May 28, 2015

 

By Terri Vermeulen Keith 

City News Service 

 

A man who fatally shot a 5-year-old boy wearing a Spider-Man costume in South Los Angeles on Halloween of 2010 was convicted this week of murder. Leonard Hall Jr., 26, was also convicted of two counts of attempted murder for wounding the boy’s grandfather and uncle during the shooting. Hall is set to be sentenced July 21.

 

Two previous trials of Hall ended with deadlocked juries. Prosecutors argued during the latest  trial that Hall was seeking retaliation against a rival gang when he opened fire, killing Aaron Shannon Jr. But Hall’s attorney argued that detectives pushed members of the victim’s family to identify her client as the shooter. Aaron and his relatives were in the backyard of the family's home in the 1000 block of East 84th Street in South Los Angeles when the gunfire erupted around 2 p.m. Oct. 31, 2010.

 

Deputy District Attorney Sarika Kim said Hall was a gang member who went by the nickname “Baby Skull.” Kim told jurors that both Hall and his father had previously been shot by members of a rival gang and that an older gang member had told Hall to “scope out the territory.”

 

Kim said Hall and another alleged gang member, Marcus Denson, went into rival territory in the midst of a gang war and passed behind the family’s backyard. Hall stopped in the alley and circled back once they’d passed the yard, returning to shoot the boy and his two relatives, who had no gang affiliations, Kim said. Four witnesses — an accomplice and the boy’s grandfather, uncle and a family friend — identified Hall as the gunman and corroborated details of the shooting, Kim said. The child’s father said he could not pick out the shooter from the photos he was shown by police.

 

Denson was charged along with Hall and earlier pleaded guilty to voluntary manslaughter and two counts of attempted murder. He told police when he was arrested that Hall was with him in the alley behind the boy’s house and was the gunman. Defense attorney Carol Ojo said the prosecution’s case relied on the eyewitnesses because there is “absolutely no physical or forensic evidence” of her client's involvement.

 

Ojo said “the police were under pressure” to solve the high-profile case. One detective in particular “overstepped his bounds,” and guided witnesses, uncertain and shaken in the wake of the shooting, to pick Hall’s face out of a photo array of suspects, Ojo told jurors. Ojo said Denson, who is awaiting sentencing, was “a liar, a thief and a manipulator” who originally told a friend that he was in the neighborhood with two other men before the shooting.
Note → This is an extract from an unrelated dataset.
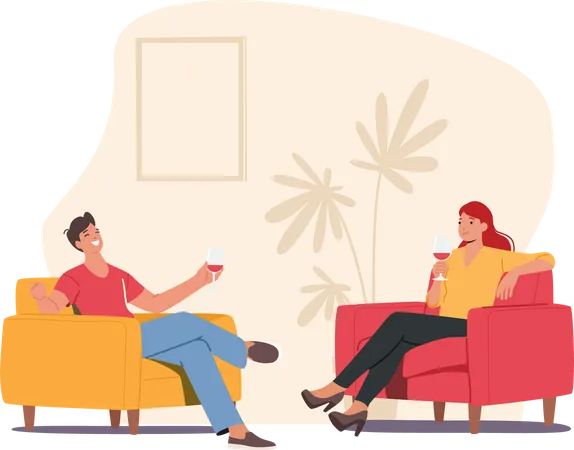 Jeune couple assis à des fauteuils dans la chambre tenant des verres à vin  Illustration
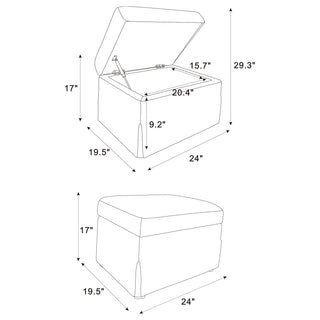 Winter Upholstered Hydraulic Lift Top Storage Ottoman Grey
One of those men was detained by police because he matched the description of the shooter and was identified by another witness as running from the scene, but police ruled him out without including him in any photo array or line-up, Ojo said.

 

In her rebuttal, the deputy district attorney urged jurors not to “accept Ms. Ojo’s invitation to speculate,” telling the panel that the defense attorney would have them believe that all four witnesses who identified Hall were co-conspirators.